El Hombre Torcido se rió en la cara de Leroi, que, salvo por algunos pelos díscolos y un pequeño hocico, era de apariencia casi humana.
– No, eres tú el que se equivoca -respondió-. Mírate, no eres ni humano ni animal, sino una criatura lamentable que vale menos que cualquiera de las dos cosas. Odias lo que eres y quieres ser lo que, en realidad, no puedes. Quizá cambie tu aspecto, pero, por mucho que te vistas con las elegantes ropas que robas de los cadáveres de tus víctimas, siempre seguirás siendo un lobo por dentro. Aunque llegues a parecer un hombre, ¿qué crees que pasará cuando la transformación exterior se complete, cuando empieces a parecerte del todo a las presas que antes cazabas? La manada ya no te respetará como a uno de los suyos. Lo que más deseas es lo que acabará contigo, porque te harán pedazos, y morirás en sus garras, como otros han muerto en las tuyas. Hasta entonces, mestizo, te digo… ¡adiós!
Y, con aquellas palabras, el hombrecillo desapareció por la entrada del túnel. Leroi tardó un par de segundos en darse cuenta de lo sucedido; entonces abrió la boca y aulló de rabia, pero el sonido que surgió fue una especie de tos estrangulada. Era como el Hombre Torcido había dicho: la transformación de Leroi era casi completa, y su voz de lobo empezaba a convertirse en una voz de hombre. Para ocultar su sorpresa ante la falta de aullido, Leroi llamó a dos de sus exploradores y les dijo que entraran en el túnel. Los dos olisquearon con cautela la tierra removida, y uno metió la cabeza dentro, sacándola al instante, por si el asesino esperaba al otro lado. Como no pasó nada, lo intentó de nuevo, quedándose dentro un poco más. Olió el aire del túnel; el rastro del Hombre Torcido estaba presente, pero se debilitaba, lo que quería decir que huía de ellos.
Leroi hincó una rodilla en el suelo y examinó el agujero; después miró hacia las colinas, detrás de las cuales se encontraba el castillo. Meditó sus opciones; a pesar de la fanfarronada, era cada vez menos probable que lograsen encontrar la forma de atravesar los muros del castillo. Si no atacaban pronto, su ejército lupino se pondría más nervioso y hambriento de lo que ya estaba, y las manadas rivales se volverían unas contra otras. Habría peleas, se comerían a los más débiles, y toda aquella ira haría que se volvieran en contra de Leroi y sus loups. No, tenía que moverse, y deprisa. Si conseguía hacerse con el castillo, su ejército podría alimentarse de sus habitantes, mientras los loups y él hacían planes para el nuevo orden. Quizás el Hombre Torcido hubiese sobrestimado sus habilidades al utilizar el túnel para dejar el castillo, corriendo un riesgo innecesario con la esperanza de matar a algunos lobos, o incluso a Leroi en persona. Por la razón que fuese, Leroi había recibido la oportunidad que tan desesperadamente necesitaba.
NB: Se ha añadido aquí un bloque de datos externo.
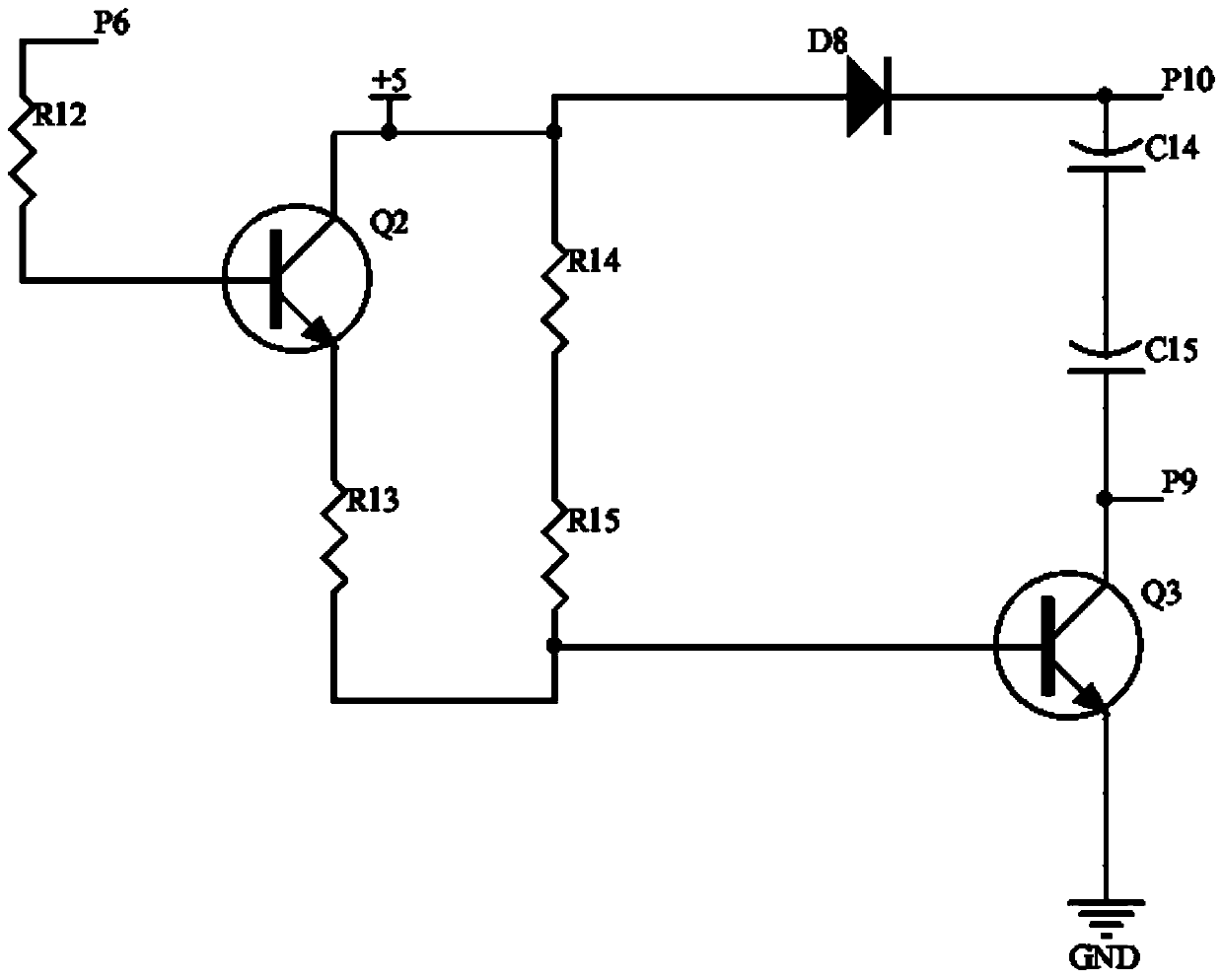 Internet of things wall switch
El túnel era estrecho, así que tendrían que ir de uno en uno, pero podrían meter una pequeña avanzadilla en el castillo y, si la avanzadilla lograba abrir las puertas desde dentro, aplastarían a los defensores rápidamente.
El loup se volvió hacia sus lugartenientes.
– Enviad a algunos señuelos a los muros del castillo para distraer a las tropas que los protegen -ordenó-. Que las fuerzas principales avancen, y traedme a mis mejores lobos grises. ¡Que comience el ataque!